“O senhor não pagou a colher!”

Eu vendia colheres de pau. Tinha lá colheres muito grandes, com uma pá, aí de 1 litro de água. Um dia, estava eu lá sentado e passa um turista. Não sei se francês, se espanhol.

- “Quanto custa esta coler? Quanto custa esta coler?”

Digo-lhe eu:

- Olhe, custa-lhe 1 conto e 500.

- “É muito caro! É muito caro!”

- Então, se o senhor não quer comprar, não é obrigado, não compre. Deixe-a estar. Leve a outra.

Estavam ali umas mulheres de roda dele. Muitas raparigas, muitas mulheres. Ia tudo de rancho lá para dentro. O gajo pede-me uma caneca de água. Eu tinha sempre água fresquinha numa cântara de barro, porque, às vezes, chegava um e pedia:

- “Olhe, não me dava um copinho de água?”

- Dou, sim senhor. Então não dou porquê?

Eu ali só fazia bem para arranjar freguesia. Não ia escandalizar ninguém, porque senão:

- “Ai, és assim? Não me apanhas cá mais a comprar-te nada.”

Eu queria tudo. Quanto mais os estimasse, melhor.

Então, o gajo pede-me água:

- “Bota aqui para dentro, bota aqui para dentro!” - dizia-me ele para mim - “Bota aqui para dentro.”

Parece que o estou a ver. Eu encho-lhe a colher de água, nunca pensando no que fazia. Ele pegou na colher cheia de água e começou com a mão a botar um pingo para a senhora, outro pingo para outra, um pinguinho para aquela... A brincar. Na brincadeira, foi o que eu pensei. Diz-me um senhor que ali estava ao pé de mim:

- “Olha que ele já te não paga a colher.”

- Não paga a colher!? Então, o senhor viu bem que ele que não ma pagou.
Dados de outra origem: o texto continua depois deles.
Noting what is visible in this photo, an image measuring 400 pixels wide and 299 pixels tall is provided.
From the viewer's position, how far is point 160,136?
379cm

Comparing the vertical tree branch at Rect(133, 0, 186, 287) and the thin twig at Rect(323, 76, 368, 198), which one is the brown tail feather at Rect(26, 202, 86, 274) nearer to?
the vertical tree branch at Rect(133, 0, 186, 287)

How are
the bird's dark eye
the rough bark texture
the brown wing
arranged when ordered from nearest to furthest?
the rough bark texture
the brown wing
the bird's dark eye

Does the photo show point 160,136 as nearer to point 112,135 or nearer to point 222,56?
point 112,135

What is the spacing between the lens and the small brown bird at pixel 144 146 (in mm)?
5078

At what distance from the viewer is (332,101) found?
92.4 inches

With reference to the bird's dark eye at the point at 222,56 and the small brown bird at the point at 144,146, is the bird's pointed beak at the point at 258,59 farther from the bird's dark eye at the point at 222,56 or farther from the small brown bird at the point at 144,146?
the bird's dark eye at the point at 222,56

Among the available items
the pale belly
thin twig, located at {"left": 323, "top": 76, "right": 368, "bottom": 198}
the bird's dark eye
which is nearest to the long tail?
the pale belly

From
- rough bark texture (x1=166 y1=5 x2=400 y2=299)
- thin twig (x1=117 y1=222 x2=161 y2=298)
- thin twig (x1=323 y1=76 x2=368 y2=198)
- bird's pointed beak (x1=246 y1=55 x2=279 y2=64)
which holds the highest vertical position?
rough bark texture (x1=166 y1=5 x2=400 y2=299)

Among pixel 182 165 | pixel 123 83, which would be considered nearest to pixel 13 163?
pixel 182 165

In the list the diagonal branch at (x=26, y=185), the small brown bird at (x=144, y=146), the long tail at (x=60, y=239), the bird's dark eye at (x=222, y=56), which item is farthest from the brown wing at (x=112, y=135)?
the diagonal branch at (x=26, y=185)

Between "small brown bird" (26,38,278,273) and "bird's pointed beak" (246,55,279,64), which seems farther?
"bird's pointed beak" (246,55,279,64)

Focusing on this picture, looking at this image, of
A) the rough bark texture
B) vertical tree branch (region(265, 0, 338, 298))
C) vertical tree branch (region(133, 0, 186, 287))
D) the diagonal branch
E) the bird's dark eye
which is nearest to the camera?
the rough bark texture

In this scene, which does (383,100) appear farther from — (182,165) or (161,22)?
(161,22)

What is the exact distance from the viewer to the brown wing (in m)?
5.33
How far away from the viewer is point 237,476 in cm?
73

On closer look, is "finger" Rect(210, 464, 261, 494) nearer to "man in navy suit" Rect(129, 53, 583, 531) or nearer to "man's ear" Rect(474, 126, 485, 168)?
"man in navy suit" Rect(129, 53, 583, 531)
- “Pois vi, eu sou testemunha.”

Vem para baixo, faço-lhe sinal com a mão e digo-lhe assim:

- O senhor não pagou a colher!

- “Pagar, pagar!” - a dizer que pagou.

- Não, senhor. Não pagou.

Começou ali a querer-se encrespar comigo. Eu tinha lá - tive sempre - uma catana de pau com uma moca grande. Penso assim:

- Obrigas-me a arrumar-te com ela na cabeça, mas depois eu vou preso, ainda é pior...

Porque aqueles gajos são gajos de massa. O gajo vem para o pé do carro com a colher, a brincar com a colher lá com os camaradas dele, mas dinheiro da colher, que é dele? Não havia dinheiro. Digo assim para mim:

- Bem, vou telefonar para a Guarda para Arganil. Ou o apanham no caminho de Monte Frio, ou o apanham ali em baixo antes de chegar a Côja. Ele tem que ser apanhado, que não vou perder 1 conto e 500!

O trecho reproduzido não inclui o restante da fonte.